[Spatial reasoning material]

....

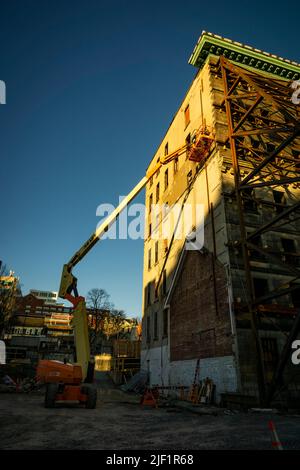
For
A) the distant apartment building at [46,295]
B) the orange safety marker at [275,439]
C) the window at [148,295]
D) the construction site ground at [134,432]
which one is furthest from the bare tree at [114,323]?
the distant apartment building at [46,295]

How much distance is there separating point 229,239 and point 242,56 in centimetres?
1688

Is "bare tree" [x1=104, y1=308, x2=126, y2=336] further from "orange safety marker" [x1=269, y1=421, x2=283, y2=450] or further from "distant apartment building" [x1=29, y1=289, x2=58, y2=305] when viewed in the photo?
"distant apartment building" [x1=29, y1=289, x2=58, y2=305]

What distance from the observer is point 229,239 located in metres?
15.5

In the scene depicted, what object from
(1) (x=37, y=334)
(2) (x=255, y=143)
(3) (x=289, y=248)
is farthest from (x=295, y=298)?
(1) (x=37, y=334)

....

**Exercise aim:**
Copy out all of the material above word for word, leaving out the picture.

**The output:**
For
A) the distant apartment building at [46,295]
B) the orange safety marker at [275,439]
C) the window at [148,295]
D) the construction site ground at [134,432]
which one is furthest from the bare tree at [114,323]?
the distant apartment building at [46,295]

How much distance is there separating point 229,239 and point 242,56 in centimetres?
1688

Is "bare tree" [x1=104, y1=308, x2=126, y2=336] further from "orange safety marker" [x1=269, y1=421, x2=283, y2=450] or further from "distant apartment building" [x1=29, y1=289, x2=58, y2=305] when viewed in the photo?
"distant apartment building" [x1=29, y1=289, x2=58, y2=305]

What distance from the observer is point 229,239 located in metres?
15.5

In the scene depicted, what object from
(1) (x=37, y=334)
(2) (x=255, y=143)
(3) (x=289, y=248)
is farthest from (x=295, y=298)?
(1) (x=37, y=334)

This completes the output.